In the passage on the cassette substrate, what property of PEI enhances drainage of the fluid from the reservoir to the die?

◆ **Source extract**

★ ★ ★ ★

To prevent the distortion and/or destruction of the substrate (105) during the manufacture of the substrate (105), the substrate (105) is made of polyetherimide (PEI). In an example, the substrate (105) is made entirely of PEI. In an example, the substrate (105) is made of a mixture of PEI and hydrous magnesium silicate. In this example, the PEI modified by the hydrous magnesium silicate prevents the substrate (105) from distorting during, for example, an injection molding process. Further, the addition of the hydrous magnesium silicate to modify the PEI prevents shrinkage of the substrate (105) after the injection molding process thereby minimizing dimensional tolerances and maintaining the molded shape of the substrate (105) for later coupling of the die (110) thereto.
The use of PEI in the manufacturing of the substrate (105) of the cassette (100) produces a thermally stable part when exposed to the curing temperatures of the epoxy described herein. Additionally, the PEI has a compatibility with solvents that may contact the surface of the substrate (105) during operation of the cassette (100). Specifically, during operation of the cassette (100) an amount of fluid to be added to an analyte, titration, or other chemical reaction or analysis is passed over the surface of the substrate (105), funneled towards the die (110), and eventually ejected by the die (110). In such chemical reactions or analysis processes, it would not be advantageous for substances from the substrate (105) be allowed to leach into the fluid, absorb into the substrate (105), or otherwise effect the fluids chemical nature. PEI prevents this leaching or absorption of the fluid being dispensed.
Further, the PEI has a high surface energy that enhances drainage of the fluid from the reservoir and to the die (110). During operation of the cassette (100), a certain amount of fluid is added to the reservoir leading to the die (110). All of this certain amount may be used to complete the chemical titration or analysis or the fluid used may be costly or rare to use during the analysis. The high surface energy prevents stranding of the fluid within the reservoir thereby lowering operation costs and/or correct analysis.
As described herein, in an example the substrate (105) may be modified by mixing into the PEI an amount of filler. In an example, the filler is hydrous magnesium silicate. By adding an amount of hydrous magnesium silicate, the substrate (105) may take on additional properties. In an example, the addition of hydrous magnesium silicate provides for control of part shrinking during the manufacturing of the cassette (100). In an example, the PEI modified by hydrous magnesium silicate is injection molded into a mold, allowed to cool, and removed from the mold. In this example, the shrinkage of the substrate (105) during the cooling process may be limited due, at least in part, to the inclusion of the hydrous magnesium silicate with the PEI.

★ ★ ★ ★

◆ **Data provided**

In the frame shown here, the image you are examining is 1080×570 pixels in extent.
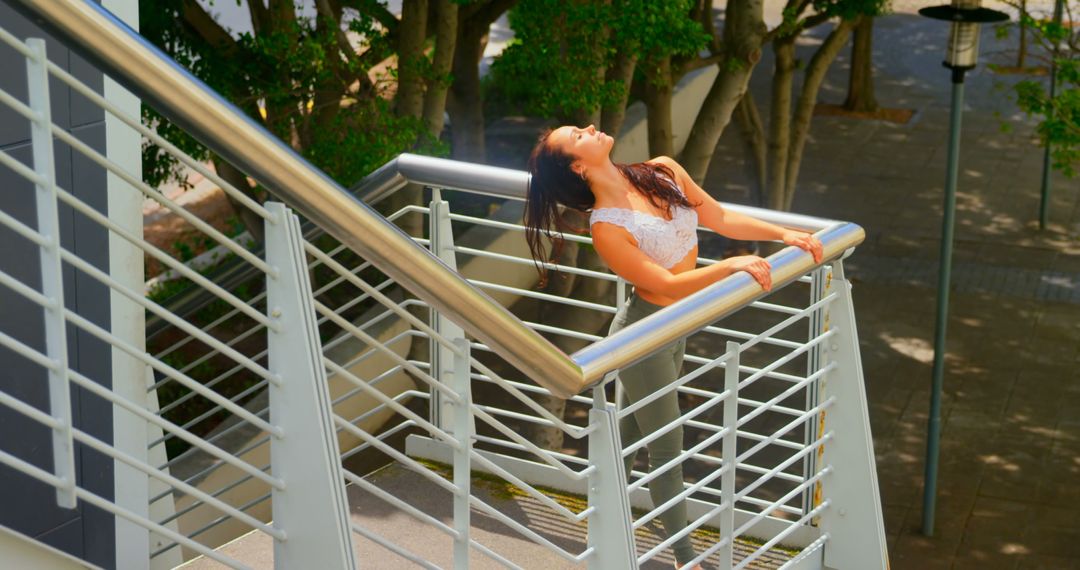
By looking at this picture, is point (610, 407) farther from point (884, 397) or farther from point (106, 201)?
point (884, 397)

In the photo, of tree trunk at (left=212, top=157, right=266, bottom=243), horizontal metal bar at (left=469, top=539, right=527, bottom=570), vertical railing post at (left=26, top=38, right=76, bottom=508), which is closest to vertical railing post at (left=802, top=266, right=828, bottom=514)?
horizontal metal bar at (left=469, top=539, right=527, bottom=570)

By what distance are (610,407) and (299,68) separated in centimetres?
545

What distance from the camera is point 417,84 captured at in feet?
29.1

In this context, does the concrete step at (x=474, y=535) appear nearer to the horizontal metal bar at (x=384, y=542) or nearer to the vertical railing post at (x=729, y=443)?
the vertical railing post at (x=729, y=443)

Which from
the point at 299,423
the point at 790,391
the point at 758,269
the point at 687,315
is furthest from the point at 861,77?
the point at 299,423

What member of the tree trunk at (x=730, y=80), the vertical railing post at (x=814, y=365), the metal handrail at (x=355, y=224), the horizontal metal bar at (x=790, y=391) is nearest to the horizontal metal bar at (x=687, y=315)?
the metal handrail at (x=355, y=224)

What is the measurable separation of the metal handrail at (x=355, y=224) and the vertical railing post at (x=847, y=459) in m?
0.45

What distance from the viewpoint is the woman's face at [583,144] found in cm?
424

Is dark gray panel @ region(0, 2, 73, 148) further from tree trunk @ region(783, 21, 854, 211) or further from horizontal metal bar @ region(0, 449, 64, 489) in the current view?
tree trunk @ region(783, 21, 854, 211)

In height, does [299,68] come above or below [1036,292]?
above

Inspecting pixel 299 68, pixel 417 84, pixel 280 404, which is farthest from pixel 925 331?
pixel 280 404

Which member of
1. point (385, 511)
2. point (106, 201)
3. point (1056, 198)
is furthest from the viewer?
point (1056, 198)

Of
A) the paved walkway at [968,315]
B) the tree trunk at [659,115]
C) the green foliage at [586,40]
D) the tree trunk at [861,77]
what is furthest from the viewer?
the tree trunk at [861,77]

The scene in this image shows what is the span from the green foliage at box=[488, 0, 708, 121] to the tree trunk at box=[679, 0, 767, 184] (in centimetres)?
171
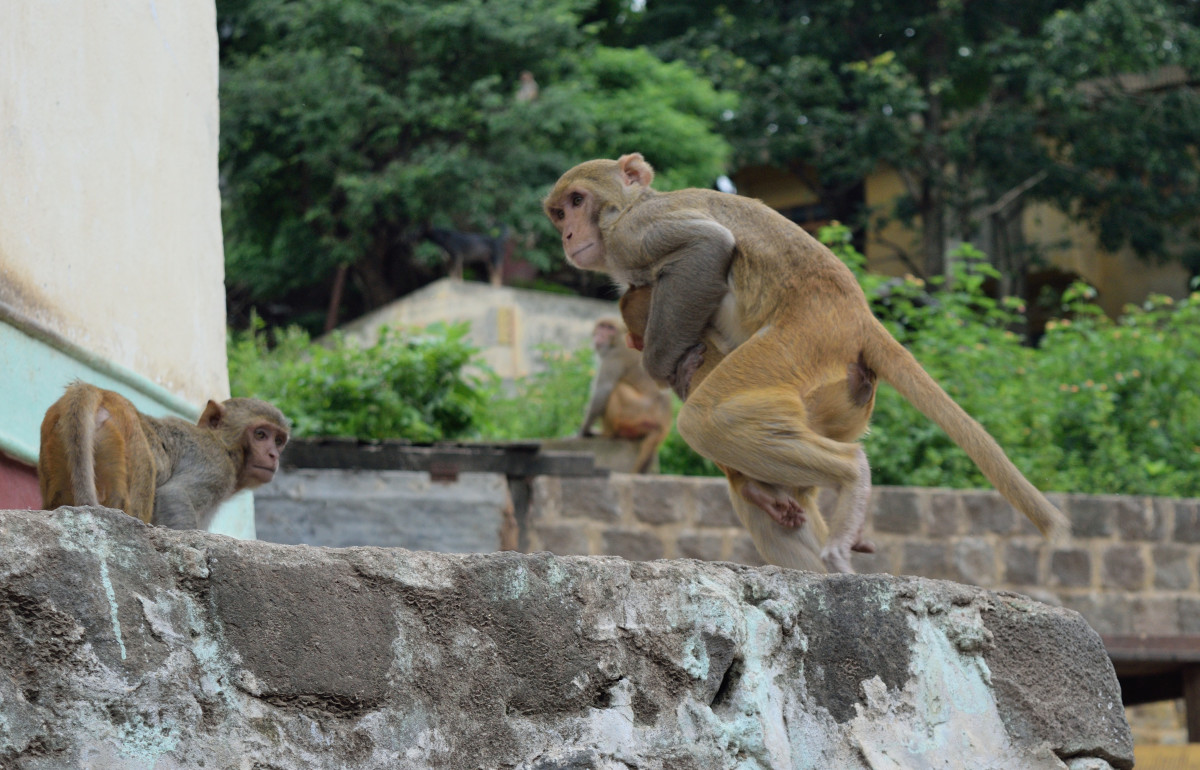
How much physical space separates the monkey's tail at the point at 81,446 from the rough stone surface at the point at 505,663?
107cm

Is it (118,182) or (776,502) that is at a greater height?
(118,182)

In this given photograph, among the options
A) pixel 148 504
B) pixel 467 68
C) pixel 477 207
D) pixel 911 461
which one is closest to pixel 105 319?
pixel 148 504

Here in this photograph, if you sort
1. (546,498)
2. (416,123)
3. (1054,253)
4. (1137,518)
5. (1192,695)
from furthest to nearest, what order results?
1. (1054,253)
2. (416,123)
3. (1137,518)
4. (546,498)
5. (1192,695)

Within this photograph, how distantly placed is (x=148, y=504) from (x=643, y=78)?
66.1 ft

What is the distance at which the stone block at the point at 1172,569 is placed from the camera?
9.80m

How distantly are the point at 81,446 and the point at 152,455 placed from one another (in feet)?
1.49

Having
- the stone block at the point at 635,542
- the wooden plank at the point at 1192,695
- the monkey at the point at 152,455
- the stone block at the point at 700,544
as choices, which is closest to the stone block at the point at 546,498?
the stone block at the point at 635,542

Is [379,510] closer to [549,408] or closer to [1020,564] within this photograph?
[1020,564]

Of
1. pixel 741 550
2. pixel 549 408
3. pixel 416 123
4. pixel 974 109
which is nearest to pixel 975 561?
pixel 741 550

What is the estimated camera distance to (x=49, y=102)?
13.8ft

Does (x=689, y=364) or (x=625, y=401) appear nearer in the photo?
(x=689, y=364)

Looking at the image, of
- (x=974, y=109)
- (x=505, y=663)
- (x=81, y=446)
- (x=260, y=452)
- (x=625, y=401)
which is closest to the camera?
(x=505, y=663)

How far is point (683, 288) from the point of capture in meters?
3.71

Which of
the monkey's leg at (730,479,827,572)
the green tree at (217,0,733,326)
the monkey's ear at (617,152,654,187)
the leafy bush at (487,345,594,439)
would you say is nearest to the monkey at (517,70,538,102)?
the green tree at (217,0,733,326)
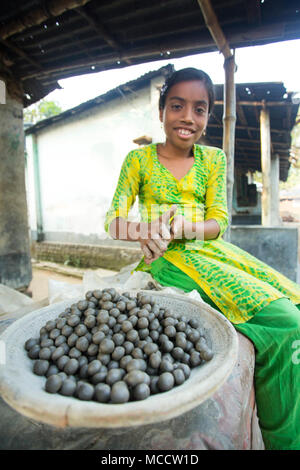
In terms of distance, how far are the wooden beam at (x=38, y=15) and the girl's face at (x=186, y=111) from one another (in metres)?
1.11

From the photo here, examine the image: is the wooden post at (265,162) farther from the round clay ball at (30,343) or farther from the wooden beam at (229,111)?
the round clay ball at (30,343)

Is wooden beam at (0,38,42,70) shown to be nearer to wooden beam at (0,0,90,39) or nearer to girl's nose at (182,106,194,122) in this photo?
wooden beam at (0,0,90,39)

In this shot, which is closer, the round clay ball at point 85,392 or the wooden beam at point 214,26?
the round clay ball at point 85,392

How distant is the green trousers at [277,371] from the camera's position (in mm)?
1185

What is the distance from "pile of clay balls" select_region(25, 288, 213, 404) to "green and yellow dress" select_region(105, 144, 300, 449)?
35cm

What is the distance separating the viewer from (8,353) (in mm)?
958

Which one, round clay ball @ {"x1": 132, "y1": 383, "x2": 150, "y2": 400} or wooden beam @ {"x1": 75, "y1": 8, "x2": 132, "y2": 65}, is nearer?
round clay ball @ {"x1": 132, "y1": 383, "x2": 150, "y2": 400}

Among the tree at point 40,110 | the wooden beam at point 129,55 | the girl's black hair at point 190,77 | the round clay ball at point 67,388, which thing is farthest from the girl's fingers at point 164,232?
the tree at point 40,110

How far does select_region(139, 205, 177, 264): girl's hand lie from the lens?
1.51 metres

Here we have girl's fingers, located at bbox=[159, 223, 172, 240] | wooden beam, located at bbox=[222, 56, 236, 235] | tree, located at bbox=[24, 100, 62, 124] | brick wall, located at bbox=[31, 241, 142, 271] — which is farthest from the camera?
tree, located at bbox=[24, 100, 62, 124]

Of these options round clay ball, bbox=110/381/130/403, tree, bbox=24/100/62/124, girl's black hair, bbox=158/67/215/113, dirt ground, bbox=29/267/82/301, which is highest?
tree, bbox=24/100/62/124

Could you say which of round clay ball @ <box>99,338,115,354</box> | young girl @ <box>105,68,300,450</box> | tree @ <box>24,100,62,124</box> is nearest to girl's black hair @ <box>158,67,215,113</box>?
young girl @ <box>105,68,300,450</box>

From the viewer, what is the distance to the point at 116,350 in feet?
3.26

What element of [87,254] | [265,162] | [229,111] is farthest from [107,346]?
[87,254]
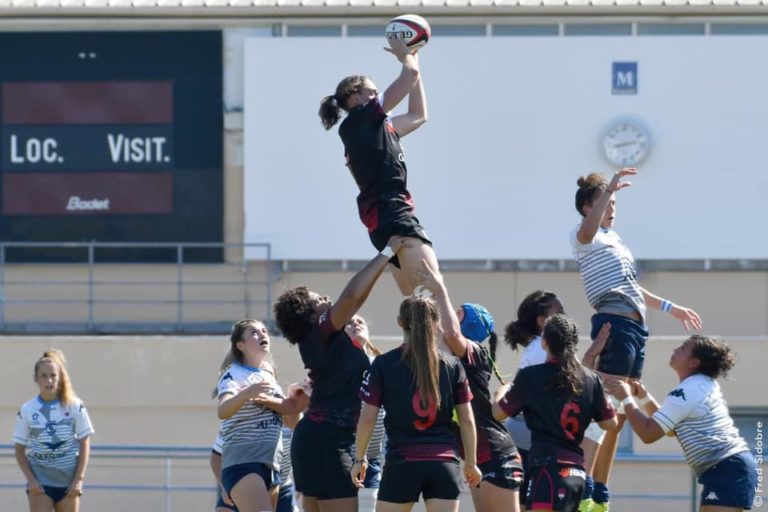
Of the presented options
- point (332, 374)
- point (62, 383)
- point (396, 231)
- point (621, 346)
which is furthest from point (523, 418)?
point (62, 383)

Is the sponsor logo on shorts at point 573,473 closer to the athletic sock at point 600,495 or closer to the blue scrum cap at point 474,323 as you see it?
the blue scrum cap at point 474,323

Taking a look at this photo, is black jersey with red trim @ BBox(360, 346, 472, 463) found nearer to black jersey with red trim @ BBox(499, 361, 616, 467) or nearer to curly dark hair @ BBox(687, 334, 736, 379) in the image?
black jersey with red trim @ BBox(499, 361, 616, 467)

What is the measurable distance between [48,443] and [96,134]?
18.4 ft

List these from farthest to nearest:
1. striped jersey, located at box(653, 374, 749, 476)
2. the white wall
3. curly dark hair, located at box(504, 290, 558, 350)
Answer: the white wall
curly dark hair, located at box(504, 290, 558, 350)
striped jersey, located at box(653, 374, 749, 476)

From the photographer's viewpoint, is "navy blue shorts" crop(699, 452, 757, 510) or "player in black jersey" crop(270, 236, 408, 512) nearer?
"player in black jersey" crop(270, 236, 408, 512)

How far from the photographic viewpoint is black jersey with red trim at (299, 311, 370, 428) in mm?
6875

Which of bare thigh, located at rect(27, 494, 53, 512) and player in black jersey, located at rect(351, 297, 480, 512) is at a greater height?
player in black jersey, located at rect(351, 297, 480, 512)

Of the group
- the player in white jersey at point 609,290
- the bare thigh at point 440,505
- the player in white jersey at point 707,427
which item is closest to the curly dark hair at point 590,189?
the player in white jersey at point 609,290

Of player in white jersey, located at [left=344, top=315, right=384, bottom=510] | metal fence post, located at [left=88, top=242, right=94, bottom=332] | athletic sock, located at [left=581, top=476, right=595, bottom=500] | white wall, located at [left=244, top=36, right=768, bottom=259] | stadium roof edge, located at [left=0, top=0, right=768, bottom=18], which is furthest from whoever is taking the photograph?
white wall, located at [left=244, top=36, right=768, bottom=259]

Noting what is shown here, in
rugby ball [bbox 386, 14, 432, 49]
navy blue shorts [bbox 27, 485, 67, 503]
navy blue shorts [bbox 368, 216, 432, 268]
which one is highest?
rugby ball [bbox 386, 14, 432, 49]

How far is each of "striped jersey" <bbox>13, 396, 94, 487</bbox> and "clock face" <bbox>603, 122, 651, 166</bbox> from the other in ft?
23.3

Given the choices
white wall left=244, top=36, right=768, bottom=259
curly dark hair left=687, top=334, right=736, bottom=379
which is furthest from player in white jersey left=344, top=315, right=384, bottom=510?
white wall left=244, top=36, right=768, bottom=259

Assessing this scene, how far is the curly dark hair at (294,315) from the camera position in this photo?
6.93 metres

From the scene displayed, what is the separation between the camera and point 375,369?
6.47 metres
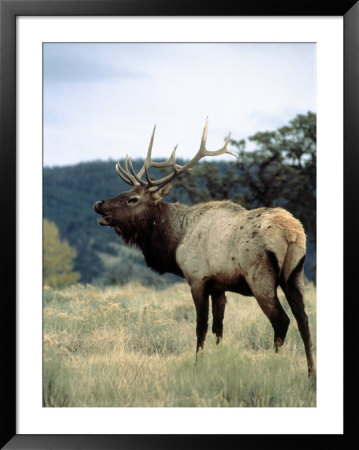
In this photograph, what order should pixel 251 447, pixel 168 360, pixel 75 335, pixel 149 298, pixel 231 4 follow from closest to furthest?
pixel 251 447, pixel 231 4, pixel 168 360, pixel 75 335, pixel 149 298

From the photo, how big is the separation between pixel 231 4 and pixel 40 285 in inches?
136

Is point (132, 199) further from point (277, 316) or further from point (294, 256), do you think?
point (277, 316)

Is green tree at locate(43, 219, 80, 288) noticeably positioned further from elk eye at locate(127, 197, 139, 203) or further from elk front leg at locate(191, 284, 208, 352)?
elk front leg at locate(191, 284, 208, 352)

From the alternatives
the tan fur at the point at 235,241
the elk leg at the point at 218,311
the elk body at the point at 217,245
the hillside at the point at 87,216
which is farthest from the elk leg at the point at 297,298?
the hillside at the point at 87,216

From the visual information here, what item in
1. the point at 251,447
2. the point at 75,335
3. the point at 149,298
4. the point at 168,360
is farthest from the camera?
the point at 149,298

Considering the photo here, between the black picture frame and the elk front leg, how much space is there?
73.8 inches

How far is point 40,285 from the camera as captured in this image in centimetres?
594

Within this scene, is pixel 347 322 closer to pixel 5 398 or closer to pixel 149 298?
pixel 5 398

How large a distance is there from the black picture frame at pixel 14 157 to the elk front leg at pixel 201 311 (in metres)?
1.88

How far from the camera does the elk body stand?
6797 mm

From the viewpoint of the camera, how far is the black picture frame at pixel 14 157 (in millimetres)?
5684

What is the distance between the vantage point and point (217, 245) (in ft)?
24.2

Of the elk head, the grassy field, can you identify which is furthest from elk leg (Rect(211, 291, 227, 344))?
the elk head

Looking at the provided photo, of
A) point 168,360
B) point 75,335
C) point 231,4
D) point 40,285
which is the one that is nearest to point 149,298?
point 75,335
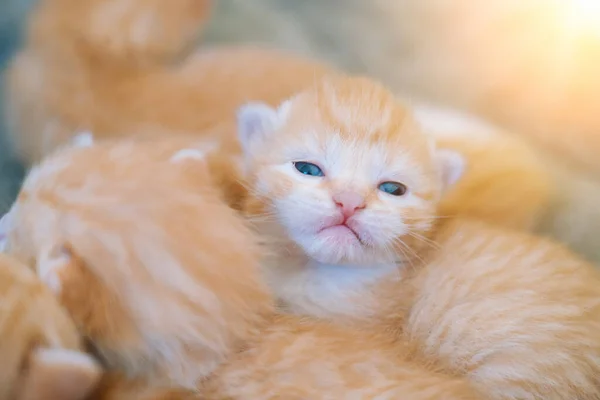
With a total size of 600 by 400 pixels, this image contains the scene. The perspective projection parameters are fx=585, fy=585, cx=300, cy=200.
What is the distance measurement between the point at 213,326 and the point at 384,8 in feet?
2.29

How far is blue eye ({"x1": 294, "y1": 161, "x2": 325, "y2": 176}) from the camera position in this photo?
774 millimetres

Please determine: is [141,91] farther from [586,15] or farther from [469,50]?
[586,15]

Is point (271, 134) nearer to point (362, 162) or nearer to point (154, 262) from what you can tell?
point (362, 162)

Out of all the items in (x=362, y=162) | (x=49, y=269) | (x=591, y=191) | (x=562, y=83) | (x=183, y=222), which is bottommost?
(x=49, y=269)

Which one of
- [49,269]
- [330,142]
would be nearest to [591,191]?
[330,142]

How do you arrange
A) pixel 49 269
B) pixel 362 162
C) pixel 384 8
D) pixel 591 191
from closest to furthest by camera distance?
pixel 49 269, pixel 362 162, pixel 591 191, pixel 384 8

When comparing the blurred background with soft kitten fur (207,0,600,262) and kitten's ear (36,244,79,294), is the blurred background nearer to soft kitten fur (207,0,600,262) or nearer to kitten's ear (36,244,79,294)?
soft kitten fur (207,0,600,262)

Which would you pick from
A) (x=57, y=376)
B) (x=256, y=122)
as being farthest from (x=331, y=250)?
(x=57, y=376)

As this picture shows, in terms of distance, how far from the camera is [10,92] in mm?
981

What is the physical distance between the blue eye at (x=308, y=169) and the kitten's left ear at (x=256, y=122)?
0.08 m

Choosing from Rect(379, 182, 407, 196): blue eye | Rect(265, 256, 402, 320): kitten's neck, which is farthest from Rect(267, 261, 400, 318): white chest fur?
Rect(379, 182, 407, 196): blue eye

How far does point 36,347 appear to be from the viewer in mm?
578

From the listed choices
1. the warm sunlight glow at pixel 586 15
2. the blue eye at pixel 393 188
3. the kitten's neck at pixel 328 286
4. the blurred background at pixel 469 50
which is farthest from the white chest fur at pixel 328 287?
the warm sunlight glow at pixel 586 15

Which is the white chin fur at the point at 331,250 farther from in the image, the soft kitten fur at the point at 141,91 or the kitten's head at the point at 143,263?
the soft kitten fur at the point at 141,91
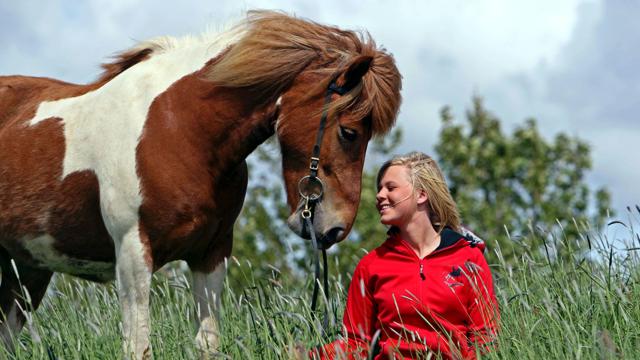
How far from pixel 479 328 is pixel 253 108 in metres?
1.79

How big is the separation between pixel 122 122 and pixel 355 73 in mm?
1386

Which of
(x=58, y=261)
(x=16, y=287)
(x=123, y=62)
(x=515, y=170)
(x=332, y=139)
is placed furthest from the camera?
(x=515, y=170)

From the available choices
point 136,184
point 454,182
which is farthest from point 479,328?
point 454,182

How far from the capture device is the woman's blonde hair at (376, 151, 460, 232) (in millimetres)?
4777

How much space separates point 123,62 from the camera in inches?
251

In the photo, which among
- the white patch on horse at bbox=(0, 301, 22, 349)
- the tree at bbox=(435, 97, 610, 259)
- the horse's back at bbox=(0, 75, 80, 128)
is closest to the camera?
the horse's back at bbox=(0, 75, 80, 128)

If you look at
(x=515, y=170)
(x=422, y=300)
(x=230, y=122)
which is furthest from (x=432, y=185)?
(x=515, y=170)

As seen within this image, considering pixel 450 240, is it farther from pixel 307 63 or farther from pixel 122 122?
pixel 122 122

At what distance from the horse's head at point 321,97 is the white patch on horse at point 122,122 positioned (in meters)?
0.31

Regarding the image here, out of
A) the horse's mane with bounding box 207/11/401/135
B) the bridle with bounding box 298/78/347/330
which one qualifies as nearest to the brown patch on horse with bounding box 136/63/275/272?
the horse's mane with bounding box 207/11/401/135

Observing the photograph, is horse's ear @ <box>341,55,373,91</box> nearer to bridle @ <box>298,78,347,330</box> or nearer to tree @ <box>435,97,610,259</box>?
bridle @ <box>298,78,347,330</box>

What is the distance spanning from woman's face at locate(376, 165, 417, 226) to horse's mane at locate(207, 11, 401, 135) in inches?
22.2

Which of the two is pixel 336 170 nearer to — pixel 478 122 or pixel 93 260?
pixel 93 260

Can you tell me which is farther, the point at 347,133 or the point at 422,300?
the point at 347,133
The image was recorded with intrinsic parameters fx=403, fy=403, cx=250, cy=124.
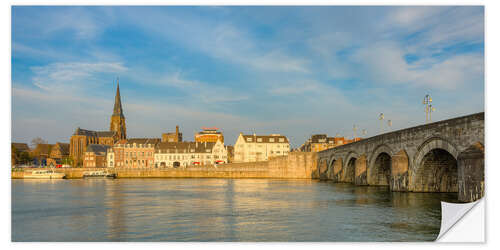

★ ★ ★ ★

◆ **Answer area**
Its high surface energy.